Language models compute P(next_token|context) autoregressively. Neural LMs use RNNs or Transformers. Large pre-trained models (GPT, BERT) learn via self-supervised tasks: next-token (decoder) or masked token (encoder) prediction.
A language model answers one deceptively simple question: given a sequence of words (or tokens), what comes next? Formally, it estimates the conditional probability P(next token | preceding context). This is the foundation of virtually all modern NLP — from autocomplete to machine translation to chatbots. Building on your understanding of transformer architecture, language models are the training framework that turns raw neural network architectures into systems that understand and generate language.
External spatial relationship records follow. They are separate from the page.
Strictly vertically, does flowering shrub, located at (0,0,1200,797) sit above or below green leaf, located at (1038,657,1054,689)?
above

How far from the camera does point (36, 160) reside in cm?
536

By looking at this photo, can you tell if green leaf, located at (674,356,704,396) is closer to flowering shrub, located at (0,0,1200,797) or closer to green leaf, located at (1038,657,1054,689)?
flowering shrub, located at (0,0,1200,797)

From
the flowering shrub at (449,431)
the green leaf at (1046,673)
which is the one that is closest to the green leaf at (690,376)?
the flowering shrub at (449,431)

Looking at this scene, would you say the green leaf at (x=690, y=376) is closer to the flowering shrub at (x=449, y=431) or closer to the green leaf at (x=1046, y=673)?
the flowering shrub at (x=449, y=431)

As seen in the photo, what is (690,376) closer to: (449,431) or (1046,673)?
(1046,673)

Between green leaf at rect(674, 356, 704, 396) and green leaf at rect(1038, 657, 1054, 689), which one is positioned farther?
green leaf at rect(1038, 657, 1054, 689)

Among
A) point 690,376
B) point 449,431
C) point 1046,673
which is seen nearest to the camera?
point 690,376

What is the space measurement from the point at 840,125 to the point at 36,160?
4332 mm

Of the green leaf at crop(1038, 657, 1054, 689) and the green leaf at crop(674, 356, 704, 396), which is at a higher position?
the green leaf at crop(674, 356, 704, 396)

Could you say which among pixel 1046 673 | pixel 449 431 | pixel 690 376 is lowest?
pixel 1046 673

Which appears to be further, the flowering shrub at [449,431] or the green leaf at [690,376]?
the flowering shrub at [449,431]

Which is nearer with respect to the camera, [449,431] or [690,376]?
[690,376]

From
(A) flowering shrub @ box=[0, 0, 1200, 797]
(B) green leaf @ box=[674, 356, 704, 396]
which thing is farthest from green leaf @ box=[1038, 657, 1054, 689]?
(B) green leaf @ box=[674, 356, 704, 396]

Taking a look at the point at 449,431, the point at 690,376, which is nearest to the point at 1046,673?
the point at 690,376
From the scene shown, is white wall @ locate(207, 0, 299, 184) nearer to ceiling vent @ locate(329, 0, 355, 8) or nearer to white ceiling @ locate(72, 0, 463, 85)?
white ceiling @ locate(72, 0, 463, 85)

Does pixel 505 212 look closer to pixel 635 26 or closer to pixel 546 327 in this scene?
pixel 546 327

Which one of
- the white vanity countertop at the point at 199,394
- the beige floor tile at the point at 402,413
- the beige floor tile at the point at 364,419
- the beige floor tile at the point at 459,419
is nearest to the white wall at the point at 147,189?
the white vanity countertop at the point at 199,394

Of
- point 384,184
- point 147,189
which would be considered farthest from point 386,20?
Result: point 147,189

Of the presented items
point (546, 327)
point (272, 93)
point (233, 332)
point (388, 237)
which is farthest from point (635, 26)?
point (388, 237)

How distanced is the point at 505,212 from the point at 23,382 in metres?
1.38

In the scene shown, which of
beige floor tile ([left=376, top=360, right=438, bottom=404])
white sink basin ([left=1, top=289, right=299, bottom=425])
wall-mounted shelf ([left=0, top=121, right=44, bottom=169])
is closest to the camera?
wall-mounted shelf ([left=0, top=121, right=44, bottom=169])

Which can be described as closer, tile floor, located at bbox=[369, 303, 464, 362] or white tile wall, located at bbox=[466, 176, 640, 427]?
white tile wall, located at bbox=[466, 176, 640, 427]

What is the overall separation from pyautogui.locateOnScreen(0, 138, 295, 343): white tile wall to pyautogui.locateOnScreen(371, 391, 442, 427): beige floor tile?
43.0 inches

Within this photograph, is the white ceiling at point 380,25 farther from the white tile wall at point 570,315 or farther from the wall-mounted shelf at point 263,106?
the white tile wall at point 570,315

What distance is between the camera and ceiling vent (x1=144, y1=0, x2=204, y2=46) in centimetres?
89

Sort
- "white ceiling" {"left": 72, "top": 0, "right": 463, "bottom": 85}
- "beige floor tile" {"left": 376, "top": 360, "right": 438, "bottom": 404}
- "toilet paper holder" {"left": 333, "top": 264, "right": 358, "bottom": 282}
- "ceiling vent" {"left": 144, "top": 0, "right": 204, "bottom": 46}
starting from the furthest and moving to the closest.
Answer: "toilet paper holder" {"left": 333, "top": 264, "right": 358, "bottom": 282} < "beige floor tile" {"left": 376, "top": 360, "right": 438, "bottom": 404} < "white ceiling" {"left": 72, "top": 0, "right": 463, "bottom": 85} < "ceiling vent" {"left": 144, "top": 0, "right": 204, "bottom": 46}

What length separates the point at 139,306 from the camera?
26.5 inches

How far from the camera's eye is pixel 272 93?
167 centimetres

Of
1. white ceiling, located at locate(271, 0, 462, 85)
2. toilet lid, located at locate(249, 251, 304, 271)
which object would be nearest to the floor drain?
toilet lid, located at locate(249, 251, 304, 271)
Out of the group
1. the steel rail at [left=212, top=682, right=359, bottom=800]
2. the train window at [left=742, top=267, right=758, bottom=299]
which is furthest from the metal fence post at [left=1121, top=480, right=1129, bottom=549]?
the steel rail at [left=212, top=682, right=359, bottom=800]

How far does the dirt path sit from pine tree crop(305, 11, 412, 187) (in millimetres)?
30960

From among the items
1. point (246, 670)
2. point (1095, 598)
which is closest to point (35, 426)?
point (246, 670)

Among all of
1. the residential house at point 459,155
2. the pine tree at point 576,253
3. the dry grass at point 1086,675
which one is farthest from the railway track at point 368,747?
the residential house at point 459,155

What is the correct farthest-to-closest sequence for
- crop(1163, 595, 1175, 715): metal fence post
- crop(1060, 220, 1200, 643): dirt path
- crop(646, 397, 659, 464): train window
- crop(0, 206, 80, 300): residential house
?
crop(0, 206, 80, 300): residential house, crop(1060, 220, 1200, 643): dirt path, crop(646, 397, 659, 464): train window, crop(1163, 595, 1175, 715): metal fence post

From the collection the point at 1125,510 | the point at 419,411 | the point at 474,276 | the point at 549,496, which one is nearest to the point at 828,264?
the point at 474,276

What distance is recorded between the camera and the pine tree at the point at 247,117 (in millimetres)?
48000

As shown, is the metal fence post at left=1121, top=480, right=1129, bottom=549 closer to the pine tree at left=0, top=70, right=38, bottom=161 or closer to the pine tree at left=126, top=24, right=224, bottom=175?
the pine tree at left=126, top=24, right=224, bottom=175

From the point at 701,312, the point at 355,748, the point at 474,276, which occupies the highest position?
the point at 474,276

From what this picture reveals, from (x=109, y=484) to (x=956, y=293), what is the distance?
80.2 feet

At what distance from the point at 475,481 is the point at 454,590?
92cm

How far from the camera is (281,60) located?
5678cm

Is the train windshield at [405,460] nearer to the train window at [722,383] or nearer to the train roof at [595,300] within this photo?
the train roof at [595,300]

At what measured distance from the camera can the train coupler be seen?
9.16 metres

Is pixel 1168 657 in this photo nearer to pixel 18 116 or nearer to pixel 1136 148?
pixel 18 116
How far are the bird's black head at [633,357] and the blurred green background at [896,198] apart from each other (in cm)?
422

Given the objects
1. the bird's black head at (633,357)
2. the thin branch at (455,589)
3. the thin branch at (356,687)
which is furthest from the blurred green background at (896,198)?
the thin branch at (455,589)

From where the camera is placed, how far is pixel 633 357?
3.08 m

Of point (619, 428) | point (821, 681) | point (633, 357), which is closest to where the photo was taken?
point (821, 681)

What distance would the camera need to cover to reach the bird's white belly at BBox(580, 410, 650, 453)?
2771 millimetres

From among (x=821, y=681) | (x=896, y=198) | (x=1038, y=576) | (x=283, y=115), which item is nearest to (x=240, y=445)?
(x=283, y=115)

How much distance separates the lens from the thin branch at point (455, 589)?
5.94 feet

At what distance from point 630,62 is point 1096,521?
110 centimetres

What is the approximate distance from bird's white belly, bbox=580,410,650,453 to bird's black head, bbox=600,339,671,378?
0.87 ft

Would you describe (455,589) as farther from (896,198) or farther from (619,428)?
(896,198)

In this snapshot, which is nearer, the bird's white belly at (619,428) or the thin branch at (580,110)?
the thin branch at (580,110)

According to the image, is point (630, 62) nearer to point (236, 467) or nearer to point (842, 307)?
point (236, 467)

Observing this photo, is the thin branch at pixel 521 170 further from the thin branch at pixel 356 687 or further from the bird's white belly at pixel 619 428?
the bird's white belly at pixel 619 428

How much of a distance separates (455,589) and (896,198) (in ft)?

The dominant training approach is self-supervised learning, meaning the model learns from unlabeled text by predicting parts of its own input. There are two main paradigms. Autoregressive models (like GPT) are trained to predict the next token given all previous tokens — they read left to right and generate text one token at a time. Masked language models (like BERT) randomly hide tokens in the input and train the network to fill in the blanks, allowing the model to use context from both directions. The distinction matters: autoregressive models excel at text generation, while masked models excel at understanding tasks like classification and question answering.
What makes modern neural language models so powerful is scale. Early statistical language models used n-gram counts — the probability of a word given the previous two or three words. These models could not capture long-range dependencies ("The cat that the dog that the boy owned chased ran away" — what ran away?). Transformer-based language models, with their self-attention mechanism, can attend to any position in the context window, capturing dependencies across hundreds or thousands of tokens. When trained on billions of words, these models develop remarkable emergent abilities: they learn grammar, facts about the world, reasoning patterns, and even some capacity for novel problem-solving — all from the simple objective of predicting the next token.
The practical workflow for using language models follows a pre-train then fine-tune paradigm. A large model is first pre-trained on massive text corpora (books, web pages, code) to learn general language understanding. This pre-trained model is then fine-tuned on a smaller, task-specific dataset — sentiment classification, summarization, or dialogue — adapting its general knowledge to a specific application. This transfer learning approach is why a single architecture like the transformer can power dozens of different NLP applications, and why understanding language models is the gateway to the rest of modern NLP.